As he grew older, and embarked upon a career in the Diplomatic Service, being posted as his country’s envoy to several European countries, Homero’s passion for the environment was also growing. One day in 1985 he read a letter sent by a philosopher friend to a local newspaper. He felt that a single small voice of dissent would not make a difference, but he thought that if the writers and artists of Mexico joined together to make a strong statement, they would perhaps stand a chance of being heard. A few weeks later, on 1 March 1985, a fierce critique of the environmental havoc amidst which we live was signed by 100 leading personalities in the arts, literature, culture and science in Mexico.

The statement was published in the national and international media. Thus was born The Grupo de los Cien — the Group of 100 which took up the cause to reverse ecological damage and environmental degradation in Mexico, raising awareness about the threats to many species and habitats and campaigning to ensure the continuance of Mexico’s rich biological diversity.

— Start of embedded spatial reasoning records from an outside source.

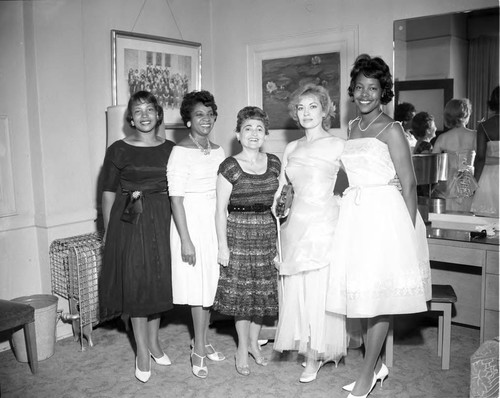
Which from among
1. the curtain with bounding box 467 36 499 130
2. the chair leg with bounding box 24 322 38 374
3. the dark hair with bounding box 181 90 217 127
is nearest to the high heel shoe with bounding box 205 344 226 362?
the chair leg with bounding box 24 322 38 374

Due to public pressure the President of Mexico in 1986, declared the habitat of the Monarch butterfly and five other sanctuaries as ‘protected’. But illegal logging and other destructive activities continued in the forests. Homero took up his pen as a weapon and wrote many articles in the newspapers and many petitions to draw attention to this. His diplomatic posting as an ambassador to UNESCO helped him to take the battle to an international stage. Before he left UNESCO, the committee of the natural heritage approved the monarch butterfly sanctuaries as protected Natural Heritage of Humanity.

The Group of 100 continued to take up critical issues that that threatened the delicate balance between environment and development. They campaigned to seek protection for the beaches where sea turtles laid their eggs, and that resulted in ending the commercial killing of sea turtles in Mexico. In 1995 they launched a fierce   fight against a planned industrial salt plant that would have had catastrophic impacts on the lagoons where gray whales came to give birth as well as the surrounding environment and local communities. It took five years of battles before the plant was cancelled. Homero bore the brunt of the hostility from vested interests and even received death threats. The Group of 100 remains active to this day, fighting the same battles, with the same undiminished spirit.

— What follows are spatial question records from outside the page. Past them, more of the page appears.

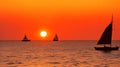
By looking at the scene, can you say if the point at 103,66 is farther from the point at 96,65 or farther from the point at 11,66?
the point at 11,66

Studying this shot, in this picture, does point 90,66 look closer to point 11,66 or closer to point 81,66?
point 81,66

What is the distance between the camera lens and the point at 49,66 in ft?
225

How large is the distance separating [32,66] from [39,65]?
255 centimetres

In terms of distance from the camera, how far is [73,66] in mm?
68812

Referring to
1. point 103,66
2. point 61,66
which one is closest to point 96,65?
point 103,66

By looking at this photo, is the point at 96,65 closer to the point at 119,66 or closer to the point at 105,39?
the point at 119,66

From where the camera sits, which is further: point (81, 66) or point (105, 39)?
point (105, 39)

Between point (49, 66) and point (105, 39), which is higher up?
point (105, 39)

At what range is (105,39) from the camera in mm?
116875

As Homero Aridjis put it: You have to have a commitment and a conviction to defend the environment even if you know that the forces of destruction are very big. You have governments, you have corporations, you have individuals, you have criminals, you have many people against nature. That is very difficult but you as a human being and a person with an environmental conscience you have to do everything you can, always in peaceful ways and in legal ways, to defend the environment. You have to defend the things you love.

MK Prasad and Homero Aridjis two warriors who fought with pen as well as sword.